L’important était surtout de trouver des photos. Je l’avais rencontré dans l’obscurité et je ne savais pas où je mettais les pieds. Mon souhait était exaucé, je trouvai facilement des photos de lui. En revanche, elles étaient assez décevantes. Oui, l’obscurité joue souvent en faveur des physiques les plus banals. Je n’irais pas jusqu’à dire que Tonton du Bled ne me plaisait plus, mais à ce stade je ne savais pas si son numéro de téléphone allait m’être utile. Sur une de ses photos, il avait le coin des doigts tout blanc, comme s’il n’avait pas mis de crème et puis je sais pas… pas mon style!

Ma copine qui me rendait visite à cette période m’a poussée, poussée, poussée à le contacter.

Quelques jours après, sous cette pression insoutenable, je me suis décidée à lui envoyer un SMS. Il m’a rappelée quelques instants après! Et là, le stress! Vous connaissez ça? Quand vous envoyez un sms à quelqu’un que vous ne connaissez pas vraiment et que vous être trop gênée de lui parler au téléphone. Je t’envoie un sms, réponds-moi donc de la même façon…

J’ai jeté le téléphone à ma copine et lui ai demandé de répondre en disant que j’étais sous la douche.

Elle s’est exécutée, a raccroché, et m’a dit qu’il avait une belle voix. Je lui ai demandé si Tonton du Bled avait un accent, elle m’a dit non. Oui, parce que le soir où je l’avais rencontré, il y avait tellement de bruit que je n’aurais pas pu distinguer s’il en avait un. Les accents, c’est pas trop mon truc. Oui, oui, j’avais été charmée par celui du Suppo de la Reine mais bon…on fait tous des erreurs!

Je l’ai finalement rappelé. Il m’a dit « Ah oui, ta copine m’a dit que tu étais aux toilettes ». J’ai rectifié « Euh, non, non… sous la douche! ».

Et puis, il avait un petit accent…

Bon.

Je lui ai demandé comment il allait, et il allait bien. Il faisait sa lessive. C’était un dimanche. J’ai trouvé ça mignon.

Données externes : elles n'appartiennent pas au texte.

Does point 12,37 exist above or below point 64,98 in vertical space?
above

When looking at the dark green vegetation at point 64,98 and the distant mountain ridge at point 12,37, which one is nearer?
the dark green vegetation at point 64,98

Je ne me souviens plus trop de ce que l’on s’est dit, mais l’on prévoyait de se revoir.

On s’est rappelés à quelques reprises ensuite. Lorsque ma copine est repartie, on s’est donnés rendez-vous. Il habitait dans Brooklyn. Alors, le jour où l’on devait se voir, j’étais accompagnée de plein de préjugés sur ce quartier. Oui, voyez-vous, son quartier a vu grandir Notorious BIG et Jay Z, entre autres. Et souvent, les gens y font référence en disant « BedStuy, Do or Die ».

Il m’avait donné RDV dans son quartier. Oui. Et j’y suis allée. Bah oui, il m’avait dit « On peut dîner ensemble ». Donc bon, arrivée à la station de métro, je m’attendais à ce qu’il arrive et m’amène au resto…

La rue était très animée, c’était un carrefour et il y avait vraiment beaucoup de gens, majoritairement Noirs. Je ne savais pas de quel côté il allait venir et puis je l’avais rencontré dans le noir… et là c’était le soir, il faisait noir et y avait plein de Noirs. Je pensais le reconnaître toutes les 10 secondes. Et puis, il est enfin arrivé avant que je ne me fasse agresser et voler mon téléphone… Ouf!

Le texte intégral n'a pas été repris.